Fantastic tutors taught on the course and helped enrich the students’ experience. We always tried to use practicing artists and designers wherever possible to give the students an insight into the professional life of practitioners.
The Foundation course at RACC/RHACC changed and enriched many students’ lives and gave opportunities to adults who would not have been able to study at traditional mainstream colleges. Students from RHACC gained degree places at top art schools and many went on to postgraduates at the Slade and the Royal College of Art.
Thoughts on The Foundation Course by Jera May
Since having the privilege to teach on or manage Foundation Art & Design at Richmond Art School I have witnessed many times the long-lasting impact the foundation journey has on adult students’ lives. Where learners have challenged their preconceptions and developed as people in new and interesting ways with a confidence and curiosity for a creative life. Many have embarked successfully on completely new careers to become the architects, graphic designers, self-employed artists/craftists, art teachers, freelance photographers, and creatives that they always wanted to be.
Foundation is the fundamental course for any art school; with its routes in the Bauhaus it has changed our world and how we perceive it. It is an extremely valuable course for learners, offering long-term life changing experiences both in terms of careers and critical thinking thus changing perspectives. It also enables all learners from a range of backgrounds to access high quality rigorous education through the advanced learner loan.
Recollections of The Evening Foundation Course by Annie Davey
I worked on the part time foundation course between 2005 and 2011, and have fond memories of those Thursday evenings that would kick off at 6pm as the college shifted into evening mode. As a tutor also teaching during the day I was often exhausted, as were the students who would arrive knackered from work with massive bags of materials and coffees in hand. And yet over the course of three hours the group would become focused and animated, in my case leading to many missed trains home.
The evening foundation encapsulated the best of a long tradition of UK adult education; affordable and welcoming those returning to study after having had families or been consumed by full time jobs, as well as long term RACC students who felt ready to take their work to a new level. Despite the initial struggles with confidence typical of adults returning to education, the diverse life experiences of these students would soon animate discussions about art and design and the course would rekindle an engagement with art making, and creative identities, that had often long been sidelined.
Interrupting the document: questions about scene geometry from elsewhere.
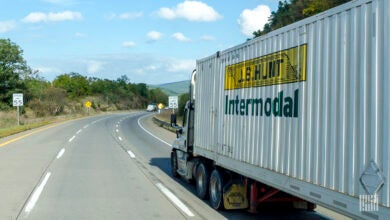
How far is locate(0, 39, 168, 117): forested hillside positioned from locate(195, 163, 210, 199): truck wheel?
6031 centimetres

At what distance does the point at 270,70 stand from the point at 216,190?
3330 mm

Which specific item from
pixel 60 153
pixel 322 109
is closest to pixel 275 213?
pixel 322 109

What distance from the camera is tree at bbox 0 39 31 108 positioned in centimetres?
6581

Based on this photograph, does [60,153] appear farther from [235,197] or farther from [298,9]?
[298,9]

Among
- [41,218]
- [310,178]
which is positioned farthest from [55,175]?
[310,178]

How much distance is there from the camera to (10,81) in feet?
219

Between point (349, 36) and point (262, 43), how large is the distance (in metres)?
2.42

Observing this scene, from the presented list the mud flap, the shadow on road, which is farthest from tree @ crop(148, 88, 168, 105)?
the mud flap

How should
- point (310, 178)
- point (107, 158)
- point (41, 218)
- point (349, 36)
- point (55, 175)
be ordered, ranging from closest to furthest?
point (349, 36)
point (310, 178)
point (41, 218)
point (55, 175)
point (107, 158)

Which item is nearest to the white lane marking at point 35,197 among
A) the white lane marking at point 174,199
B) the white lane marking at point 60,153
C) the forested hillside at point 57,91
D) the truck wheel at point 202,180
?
the white lane marking at point 174,199

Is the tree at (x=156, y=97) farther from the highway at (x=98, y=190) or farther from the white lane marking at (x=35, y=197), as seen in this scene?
the white lane marking at (x=35, y=197)

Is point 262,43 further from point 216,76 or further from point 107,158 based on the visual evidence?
point 107,158

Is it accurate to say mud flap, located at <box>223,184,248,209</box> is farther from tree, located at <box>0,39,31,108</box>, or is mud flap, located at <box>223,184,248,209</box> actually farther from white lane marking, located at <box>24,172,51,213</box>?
tree, located at <box>0,39,31,108</box>

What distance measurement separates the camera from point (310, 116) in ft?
19.6
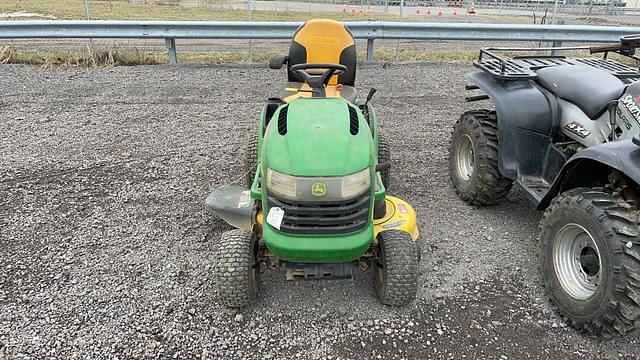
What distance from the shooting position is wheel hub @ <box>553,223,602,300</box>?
9.27ft

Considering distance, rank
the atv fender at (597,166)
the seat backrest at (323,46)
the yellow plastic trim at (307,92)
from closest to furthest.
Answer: the atv fender at (597,166), the yellow plastic trim at (307,92), the seat backrest at (323,46)

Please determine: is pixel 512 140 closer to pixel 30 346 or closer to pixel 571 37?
pixel 30 346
The course would commence with workshops centered around disciplines – technical drawing, 3d construction or digital media - that were sometimes staged as strange and memorable events; it wasn’t uncommon to find tutors arriving early to drape reams of kitchen roll over precarious washing lines or carefully install cardboard towers with theatrical lighting from which students would work. As the course progressed toward the final major project it became highly student-centered, manifest in a studio in which one student might be producing a textile installation, another typographies for the local high street and another a series of large scale drawings…work that would be packed back into lockers and drawers at the end of the night but would often leave residues for the next day’s class.